BEGIN Passage provided

Whither the Muslim Community?

How does a certain view of religion impact its standing in the world?

Sunday 15 March 2020

by M.A. Sofi

Barring a miniscule fraction of their entire population in the world, there is precious little to show for the highest level of scientific/mathematical competence in the contemporary Muslim world. This despite the surprising appearance on the scene of such great figures as the Physicist Nobel Laureate Abdus Salam from Pakistan or the Fields Medalist Maryam Mirzakhwani and Faridoon Shahidi from Iran, even as all of them achieved their scientific glory while carrying out their professional work in the universities and research centres in the West. There also are instances, albeit not many, of Muslim mathematicians having achieved a certain amount of excellence, coming chiefly from North Africa and some even from Soviet Russia. Again, as in the case of the above-mentioned figures, one feature common to them is the fact that after achieving reasonable success in their countries of origin, they immediately moved to the West for better opportunities which for the most part, has been the US, UK and France, the last one for those coming from North Africa.

Thanks to the Soviet system of the pre-perestrioka era, not many instances of Soviet scientists migrating to the West were in evidence prior to 1990 which marked an inflexion-point in the flight of hordes of Soviet scientists and mathematicians relocating themselves in the West, in particular in the US and also Israel, with the latter having been a preferred destination for the Jewish mathematicians emigrating from the erstwhile Soviet Union. Why, after all, has the contribution of Muslims to science and mathematics during the past 1000 years been so measly and dismal? Is it perhaps the case that the reasons for this poor display of scientific acumen among the Muslims have to be sought in the religion of Islam or in the way Islam is being looked at and practised by the Muslims in the contemporary world? In the lines that follow, an attempt has been made to put this issue into perspective and to argue that for the most part, that is indeed the case, though there surely are other factors that have contributed to the abysmally poor state of their standing in the world of today.

END Passage provided
BEGIN The data

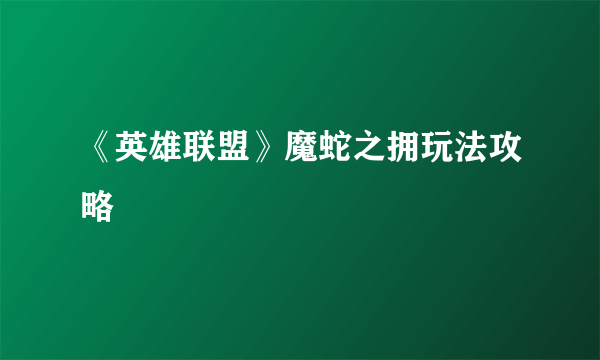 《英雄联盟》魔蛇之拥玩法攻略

END The data
BEGIN The data

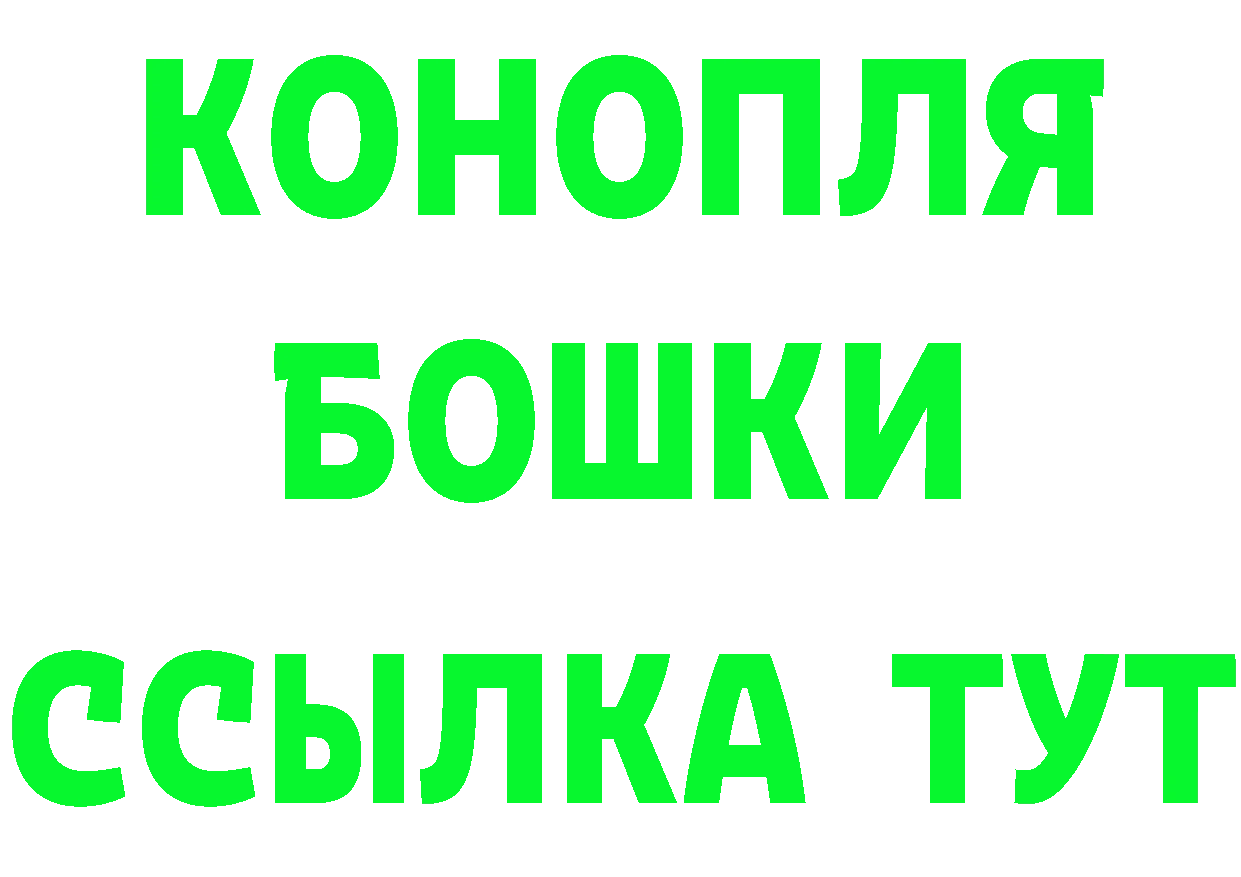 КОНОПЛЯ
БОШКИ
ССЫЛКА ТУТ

END The data

# Assigned task
Could you reproduce, word for word, the essay above on the Muslim world's standing in science and mathematics?

# Exercise output
Whither the Muslim Community?

How does a certain view of religion impact its standing in the world?

Sunday 15 March 2020

by M.A. Sofi

Barring a miniscule fraction of their entire population in the world, there is precious little to show for the highest level of scientific/mathematical competence in the contemporary Muslim world. This despite the surprising appearance on the scene of such great figures as the Physicist Nobel Laureate Abdus Salam from Pakistan or the Fields Medalist Maryam Mirzakhwani and Faridoon Shahidi from Iran, even as all of them achieved their scientific glory while carrying out their professional work in the universities and research centres in the West. There also are instances, albeit not many, of Muslim mathematicians having achieved a certain amount of excellence, coming chiefly from North Africa and some even from Soviet Russia. Again, as in the case of the above-mentioned figures, one feature common to them is the fact that after achieving reasonable success in their countries of origin, they immediately moved to the West for better opportunities which for the most part, has been the US, UK and France, the last one for those coming from North Africa.

Thanks to the Soviet system of the pre-perestrioka era, not many instances of Soviet scientists migrating to the West were in evidence prior to 1990 which marked an inflexion-point in the flight of hordes of Soviet scientists and mathematicians relocating themselves in the West, in particular in the US and also Israel, with the latter having been a preferred destination for the Jewish mathematicians emigrating from the erstwhile Soviet Union. Why, after all, has the contribution of Muslims to science and mathematics during the past 1000 years been so measly and dismal? Is it perhaps the case that the reasons for this poor display of scientific acumen among the Muslims have to be sought in the religion of Islam or in the way Islam is being looked at and practised by the Muslims in the contemporary world? In the lines that follow, an attempt has been made to put this issue into perspective and to argue that for the most part, that is indeed the case, though there surely are other factors that have contributed to the abysmally poor state of their standing in the world of today.